QUOTED TEXT:
The day after burying her daughter, Sandra Bland, in a Willow Springs cemetery, Geneva Reed-Veal was in the only place she knew to be — her West Side church. Reed-Veal is a minister at The Word Works church, 4118 W. Division St., in Humboldt Park.
A member of Wednesday Journal’s West Side Business Network and managing broker at an East Garfield Park realty firm, Reed-Veal had been scheduled to volunteer at an Oak Park community fest in June. But she was due to appear at a church-based outing around the same time. The community outing would have to wait. Her church came first.
On Sun. July 26, as the still-grieving, but battle-ready, mother stood in the front-row — at one moment she was stretching her hands in praise; at another motioning ecstatically to her pastor, Bishop Jeffrey Davis, in righteous agreement; at another comforting a close friend, whose father is gravely ill, seated next to her — it wasn’t hard to understand why.

Dataset excerpts
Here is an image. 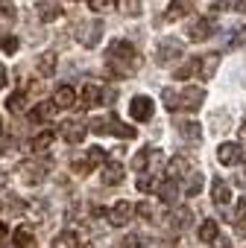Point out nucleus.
Instances as JSON below:
<instances>
[{"label":"nucleus","mask_w":246,"mask_h":248,"mask_svg":"<svg viewBox=\"0 0 246 248\" xmlns=\"http://www.w3.org/2000/svg\"><path fill=\"white\" fill-rule=\"evenodd\" d=\"M53 248H79V233H73V231H62V233L53 239Z\"/></svg>","instance_id":"obj_30"},{"label":"nucleus","mask_w":246,"mask_h":248,"mask_svg":"<svg viewBox=\"0 0 246 248\" xmlns=\"http://www.w3.org/2000/svg\"><path fill=\"white\" fill-rule=\"evenodd\" d=\"M243 6V0H214V9L217 12H234Z\"/></svg>","instance_id":"obj_37"},{"label":"nucleus","mask_w":246,"mask_h":248,"mask_svg":"<svg viewBox=\"0 0 246 248\" xmlns=\"http://www.w3.org/2000/svg\"><path fill=\"white\" fill-rule=\"evenodd\" d=\"M47 172H50V164H44V161H27V164L18 167V181L27 184V187H38L47 178Z\"/></svg>","instance_id":"obj_5"},{"label":"nucleus","mask_w":246,"mask_h":248,"mask_svg":"<svg viewBox=\"0 0 246 248\" xmlns=\"http://www.w3.org/2000/svg\"><path fill=\"white\" fill-rule=\"evenodd\" d=\"M240 44H246V30H240V35L231 41V47H240Z\"/></svg>","instance_id":"obj_45"},{"label":"nucleus","mask_w":246,"mask_h":248,"mask_svg":"<svg viewBox=\"0 0 246 248\" xmlns=\"http://www.w3.org/2000/svg\"><path fill=\"white\" fill-rule=\"evenodd\" d=\"M211 199H214V204H228V199H231V190H228V184L226 181H220V178H214V184H211Z\"/></svg>","instance_id":"obj_28"},{"label":"nucleus","mask_w":246,"mask_h":248,"mask_svg":"<svg viewBox=\"0 0 246 248\" xmlns=\"http://www.w3.org/2000/svg\"><path fill=\"white\" fill-rule=\"evenodd\" d=\"M56 64H59V56H56L53 50H47V53H41V56L35 59V73H38L41 79H50V76L56 73Z\"/></svg>","instance_id":"obj_17"},{"label":"nucleus","mask_w":246,"mask_h":248,"mask_svg":"<svg viewBox=\"0 0 246 248\" xmlns=\"http://www.w3.org/2000/svg\"><path fill=\"white\" fill-rule=\"evenodd\" d=\"M135 213H138L141 219H153V216H156V207H153L150 202H141V204H135Z\"/></svg>","instance_id":"obj_41"},{"label":"nucleus","mask_w":246,"mask_h":248,"mask_svg":"<svg viewBox=\"0 0 246 248\" xmlns=\"http://www.w3.org/2000/svg\"><path fill=\"white\" fill-rule=\"evenodd\" d=\"M59 18H62L59 3H53V0H41V3H38V21L53 24V21H59Z\"/></svg>","instance_id":"obj_24"},{"label":"nucleus","mask_w":246,"mask_h":248,"mask_svg":"<svg viewBox=\"0 0 246 248\" xmlns=\"http://www.w3.org/2000/svg\"><path fill=\"white\" fill-rule=\"evenodd\" d=\"M196 236H199V242H214V239L220 236V225H217V219H205V222L199 225Z\"/></svg>","instance_id":"obj_29"},{"label":"nucleus","mask_w":246,"mask_h":248,"mask_svg":"<svg viewBox=\"0 0 246 248\" xmlns=\"http://www.w3.org/2000/svg\"><path fill=\"white\" fill-rule=\"evenodd\" d=\"M76 102H82V108H97V105L103 102V88H100L97 82H88V85L82 88V93H79Z\"/></svg>","instance_id":"obj_19"},{"label":"nucleus","mask_w":246,"mask_h":248,"mask_svg":"<svg viewBox=\"0 0 246 248\" xmlns=\"http://www.w3.org/2000/svg\"><path fill=\"white\" fill-rule=\"evenodd\" d=\"M50 102L56 105V111H59V108H73V105H76V91H73L70 85H59V88L53 91Z\"/></svg>","instance_id":"obj_18"},{"label":"nucleus","mask_w":246,"mask_h":248,"mask_svg":"<svg viewBox=\"0 0 246 248\" xmlns=\"http://www.w3.org/2000/svg\"><path fill=\"white\" fill-rule=\"evenodd\" d=\"M12 245H15V248H35V233H33V228H30V225L15 228V233H12Z\"/></svg>","instance_id":"obj_22"},{"label":"nucleus","mask_w":246,"mask_h":248,"mask_svg":"<svg viewBox=\"0 0 246 248\" xmlns=\"http://www.w3.org/2000/svg\"><path fill=\"white\" fill-rule=\"evenodd\" d=\"M156 187H158L156 175H141V178H138V190H141V193H153Z\"/></svg>","instance_id":"obj_40"},{"label":"nucleus","mask_w":246,"mask_h":248,"mask_svg":"<svg viewBox=\"0 0 246 248\" xmlns=\"http://www.w3.org/2000/svg\"><path fill=\"white\" fill-rule=\"evenodd\" d=\"M56 117V105L50 102V99H44V102H35L33 108H30V123L33 126H41V123H50Z\"/></svg>","instance_id":"obj_14"},{"label":"nucleus","mask_w":246,"mask_h":248,"mask_svg":"<svg viewBox=\"0 0 246 248\" xmlns=\"http://www.w3.org/2000/svg\"><path fill=\"white\" fill-rule=\"evenodd\" d=\"M0 213H3V202H0Z\"/></svg>","instance_id":"obj_50"},{"label":"nucleus","mask_w":246,"mask_h":248,"mask_svg":"<svg viewBox=\"0 0 246 248\" xmlns=\"http://www.w3.org/2000/svg\"><path fill=\"white\" fill-rule=\"evenodd\" d=\"M6 239H9V228H6V225H3V222H0V245H3V242H6Z\"/></svg>","instance_id":"obj_44"},{"label":"nucleus","mask_w":246,"mask_h":248,"mask_svg":"<svg viewBox=\"0 0 246 248\" xmlns=\"http://www.w3.org/2000/svg\"><path fill=\"white\" fill-rule=\"evenodd\" d=\"M240 138H246V120H243V126H240Z\"/></svg>","instance_id":"obj_47"},{"label":"nucleus","mask_w":246,"mask_h":248,"mask_svg":"<svg viewBox=\"0 0 246 248\" xmlns=\"http://www.w3.org/2000/svg\"><path fill=\"white\" fill-rule=\"evenodd\" d=\"M243 172H246V158H243Z\"/></svg>","instance_id":"obj_49"},{"label":"nucleus","mask_w":246,"mask_h":248,"mask_svg":"<svg viewBox=\"0 0 246 248\" xmlns=\"http://www.w3.org/2000/svg\"><path fill=\"white\" fill-rule=\"evenodd\" d=\"M196 9V0H170V6L164 12V21H182Z\"/></svg>","instance_id":"obj_15"},{"label":"nucleus","mask_w":246,"mask_h":248,"mask_svg":"<svg viewBox=\"0 0 246 248\" xmlns=\"http://www.w3.org/2000/svg\"><path fill=\"white\" fill-rule=\"evenodd\" d=\"M18 38L15 35H0V50H3L6 56H12V53H18Z\"/></svg>","instance_id":"obj_34"},{"label":"nucleus","mask_w":246,"mask_h":248,"mask_svg":"<svg viewBox=\"0 0 246 248\" xmlns=\"http://www.w3.org/2000/svg\"><path fill=\"white\" fill-rule=\"evenodd\" d=\"M191 76H193V59H191L188 64H182V67L173 70V79H179V82H185V79H191Z\"/></svg>","instance_id":"obj_39"},{"label":"nucleus","mask_w":246,"mask_h":248,"mask_svg":"<svg viewBox=\"0 0 246 248\" xmlns=\"http://www.w3.org/2000/svg\"><path fill=\"white\" fill-rule=\"evenodd\" d=\"M153 114H156V105H153V99H150V96L138 93V96H132V99H129V117H132L135 123H150V120H153Z\"/></svg>","instance_id":"obj_10"},{"label":"nucleus","mask_w":246,"mask_h":248,"mask_svg":"<svg viewBox=\"0 0 246 248\" xmlns=\"http://www.w3.org/2000/svg\"><path fill=\"white\" fill-rule=\"evenodd\" d=\"M105 216H108V225H114V228H126V225L132 222V216H135V204H132V202H117Z\"/></svg>","instance_id":"obj_11"},{"label":"nucleus","mask_w":246,"mask_h":248,"mask_svg":"<svg viewBox=\"0 0 246 248\" xmlns=\"http://www.w3.org/2000/svg\"><path fill=\"white\" fill-rule=\"evenodd\" d=\"M167 219H170L167 225H170L173 231H185V228L191 225V210H188V207H176V210H170Z\"/></svg>","instance_id":"obj_27"},{"label":"nucleus","mask_w":246,"mask_h":248,"mask_svg":"<svg viewBox=\"0 0 246 248\" xmlns=\"http://www.w3.org/2000/svg\"><path fill=\"white\" fill-rule=\"evenodd\" d=\"M150 152H153V149L147 146V149H141V152L132 158V170H135V172H147V170H150Z\"/></svg>","instance_id":"obj_33"},{"label":"nucleus","mask_w":246,"mask_h":248,"mask_svg":"<svg viewBox=\"0 0 246 248\" xmlns=\"http://www.w3.org/2000/svg\"><path fill=\"white\" fill-rule=\"evenodd\" d=\"M161 99H164L167 111H188V114H193V111L205 102V88H196V85H188V88H182V91L164 88V91H161Z\"/></svg>","instance_id":"obj_2"},{"label":"nucleus","mask_w":246,"mask_h":248,"mask_svg":"<svg viewBox=\"0 0 246 248\" xmlns=\"http://www.w3.org/2000/svg\"><path fill=\"white\" fill-rule=\"evenodd\" d=\"M114 6H117V0H88V9H91V12H97V15H100V12L114 9Z\"/></svg>","instance_id":"obj_35"},{"label":"nucleus","mask_w":246,"mask_h":248,"mask_svg":"<svg viewBox=\"0 0 246 248\" xmlns=\"http://www.w3.org/2000/svg\"><path fill=\"white\" fill-rule=\"evenodd\" d=\"M156 193H158V199H161L164 204H176L182 190H179V181H170V178H167V181H161V184L156 187Z\"/></svg>","instance_id":"obj_20"},{"label":"nucleus","mask_w":246,"mask_h":248,"mask_svg":"<svg viewBox=\"0 0 246 248\" xmlns=\"http://www.w3.org/2000/svg\"><path fill=\"white\" fill-rule=\"evenodd\" d=\"M27 102H30V99H27V93H24V91H18V93H12V96L6 99V108H9L12 114H21V111H27Z\"/></svg>","instance_id":"obj_31"},{"label":"nucleus","mask_w":246,"mask_h":248,"mask_svg":"<svg viewBox=\"0 0 246 248\" xmlns=\"http://www.w3.org/2000/svg\"><path fill=\"white\" fill-rule=\"evenodd\" d=\"M217 70H220V53H205V56L193 59V76L196 79L208 82V79H214Z\"/></svg>","instance_id":"obj_9"},{"label":"nucleus","mask_w":246,"mask_h":248,"mask_svg":"<svg viewBox=\"0 0 246 248\" xmlns=\"http://www.w3.org/2000/svg\"><path fill=\"white\" fill-rule=\"evenodd\" d=\"M214 32H217V21H214V15H202V18H196V21L188 27V38H191L193 44L208 41Z\"/></svg>","instance_id":"obj_8"},{"label":"nucleus","mask_w":246,"mask_h":248,"mask_svg":"<svg viewBox=\"0 0 246 248\" xmlns=\"http://www.w3.org/2000/svg\"><path fill=\"white\" fill-rule=\"evenodd\" d=\"M182 56H185L182 41H176V38H161L158 47H156V59H153V62H156L158 67H173Z\"/></svg>","instance_id":"obj_4"},{"label":"nucleus","mask_w":246,"mask_h":248,"mask_svg":"<svg viewBox=\"0 0 246 248\" xmlns=\"http://www.w3.org/2000/svg\"><path fill=\"white\" fill-rule=\"evenodd\" d=\"M217 161H220L223 167H234V164H240V161H243V149H240V143H220V146H217Z\"/></svg>","instance_id":"obj_13"},{"label":"nucleus","mask_w":246,"mask_h":248,"mask_svg":"<svg viewBox=\"0 0 246 248\" xmlns=\"http://www.w3.org/2000/svg\"><path fill=\"white\" fill-rule=\"evenodd\" d=\"M120 9H123L126 18H141V12H144L141 0H120Z\"/></svg>","instance_id":"obj_32"},{"label":"nucleus","mask_w":246,"mask_h":248,"mask_svg":"<svg viewBox=\"0 0 246 248\" xmlns=\"http://www.w3.org/2000/svg\"><path fill=\"white\" fill-rule=\"evenodd\" d=\"M53 140H56V132H53V129H47V132H38V135L30 140V149H33V152H47V149L53 146Z\"/></svg>","instance_id":"obj_26"},{"label":"nucleus","mask_w":246,"mask_h":248,"mask_svg":"<svg viewBox=\"0 0 246 248\" xmlns=\"http://www.w3.org/2000/svg\"><path fill=\"white\" fill-rule=\"evenodd\" d=\"M0 135H3V117H0Z\"/></svg>","instance_id":"obj_48"},{"label":"nucleus","mask_w":246,"mask_h":248,"mask_svg":"<svg viewBox=\"0 0 246 248\" xmlns=\"http://www.w3.org/2000/svg\"><path fill=\"white\" fill-rule=\"evenodd\" d=\"M202 187H205V175L199 172V170H191L188 175H185V196H199L202 193Z\"/></svg>","instance_id":"obj_21"},{"label":"nucleus","mask_w":246,"mask_h":248,"mask_svg":"<svg viewBox=\"0 0 246 248\" xmlns=\"http://www.w3.org/2000/svg\"><path fill=\"white\" fill-rule=\"evenodd\" d=\"M100 178H103L105 187H117L123 178H126V170H123V164H117V161H105L100 167Z\"/></svg>","instance_id":"obj_12"},{"label":"nucleus","mask_w":246,"mask_h":248,"mask_svg":"<svg viewBox=\"0 0 246 248\" xmlns=\"http://www.w3.org/2000/svg\"><path fill=\"white\" fill-rule=\"evenodd\" d=\"M6 82H9V73H6V67H3V64H0V88H3Z\"/></svg>","instance_id":"obj_46"},{"label":"nucleus","mask_w":246,"mask_h":248,"mask_svg":"<svg viewBox=\"0 0 246 248\" xmlns=\"http://www.w3.org/2000/svg\"><path fill=\"white\" fill-rule=\"evenodd\" d=\"M237 219H246V193H243L240 202H237Z\"/></svg>","instance_id":"obj_43"},{"label":"nucleus","mask_w":246,"mask_h":248,"mask_svg":"<svg viewBox=\"0 0 246 248\" xmlns=\"http://www.w3.org/2000/svg\"><path fill=\"white\" fill-rule=\"evenodd\" d=\"M103 32H105V27H103V21L100 18H94V21H85V24H79V32H76V38H79V44L82 47H97L100 41H103Z\"/></svg>","instance_id":"obj_7"},{"label":"nucleus","mask_w":246,"mask_h":248,"mask_svg":"<svg viewBox=\"0 0 246 248\" xmlns=\"http://www.w3.org/2000/svg\"><path fill=\"white\" fill-rule=\"evenodd\" d=\"M105 164V149L103 146H91V149H85L79 158H73V172L76 175H88V172H97L100 167Z\"/></svg>","instance_id":"obj_3"},{"label":"nucleus","mask_w":246,"mask_h":248,"mask_svg":"<svg viewBox=\"0 0 246 248\" xmlns=\"http://www.w3.org/2000/svg\"><path fill=\"white\" fill-rule=\"evenodd\" d=\"M88 132H91V135H108V120L94 117V120L88 123Z\"/></svg>","instance_id":"obj_36"},{"label":"nucleus","mask_w":246,"mask_h":248,"mask_svg":"<svg viewBox=\"0 0 246 248\" xmlns=\"http://www.w3.org/2000/svg\"><path fill=\"white\" fill-rule=\"evenodd\" d=\"M59 135H62V140H65V143L79 146V143L85 140V135H88V123H85V120H79V117H70V120H65L62 126H59Z\"/></svg>","instance_id":"obj_6"},{"label":"nucleus","mask_w":246,"mask_h":248,"mask_svg":"<svg viewBox=\"0 0 246 248\" xmlns=\"http://www.w3.org/2000/svg\"><path fill=\"white\" fill-rule=\"evenodd\" d=\"M108 135H117V138H126V140H132L138 132L132 129V126H126V123H120V117H108Z\"/></svg>","instance_id":"obj_25"},{"label":"nucleus","mask_w":246,"mask_h":248,"mask_svg":"<svg viewBox=\"0 0 246 248\" xmlns=\"http://www.w3.org/2000/svg\"><path fill=\"white\" fill-rule=\"evenodd\" d=\"M176 132H179V138H185V140H199V138H202V129H199L196 120H179V123H176Z\"/></svg>","instance_id":"obj_23"},{"label":"nucleus","mask_w":246,"mask_h":248,"mask_svg":"<svg viewBox=\"0 0 246 248\" xmlns=\"http://www.w3.org/2000/svg\"><path fill=\"white\" fill-rule=\"evenodd\" d=\"M0 21H15V3L12 0H0Z\"/></svg>","instance_id":"obj_38"},{"label":"nucleus","mask_w":246,"mask_h":248,"mask_svg":"<svg viewBox=\"0 0 246 248\" xmlns=\"http://www.w3.org/2000/svg\"><path fill=\"white\" fill-rule=\"evenodd\" d=\"M120 248H141V236L138 233H126L120 239Z\"/></svg>","instance_id":"obj_42"},{"label":"nucleus","mask_w":246,"mask_h":248,"mask_svg":"<svg viewBox=\"0 0 246 248\" xmlns=\"http://www.w3.org/2000/svg\"><path fill=\"white\" fill-rule=\"evenodd\" d=\"M141 53L132 41L126 38H117L111 41V47L105 50V73L114 76V79H129L141 70Z\"/></svg>","instance_id":"obj_1"},{"label":"nucleus","mask_w":246,"mask_h":248,"mask_svg":"<svg viewBox=\"0 0 246 248\" xmlns=\"http://www.w3.org/2000/svg\"><path fill=\"white\" fill-rule=\"evenodd\" d=\"M191 170H193V167H191V161H188L185 155H176V158H170V161H167V170H164V172H167V178H170V181H185V175H188Z\"/></svg>","instance_id":"obj_16"}]
</instances>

SHORT EXERCISE:
Carry on the article about Geneva Reed-Veal's return to her church, starting right after its final sentence.

WRITTEN RESPONSE:
“Yesterday was the service, but life is now,” Davis said. “I tried to get her to just stay home, but she said, ‘No Bishop, I’m coming to church. I’m not listening to you. I’m coming to church.’ She’s here and she knows we’re praying for her.'”
But the West Side church has done far more than that. At Bland’s funeral last Saturday, Davis announced that the church would establish a $1,000 continuing education scholarship in her name. It would be called the Sandy Speaks Scholarship, Davis said. The announcement prompted Reed-Veal to jump out of her seat and start dancing in the aisle of the DuPage AME Church in Lisle, just steps away from her daughter’s white casket.
The scholarship was both a gesture of support for Reed-Veal’s desire to keep her daughter’s voice and name alive (“If you want to keep Sandy’s memory alive — that road they stopped her on? Get them to change it to Sandy Bland Way,” she told those at the funeral), and an extension of what Davis believes is one of his church’s primary missions.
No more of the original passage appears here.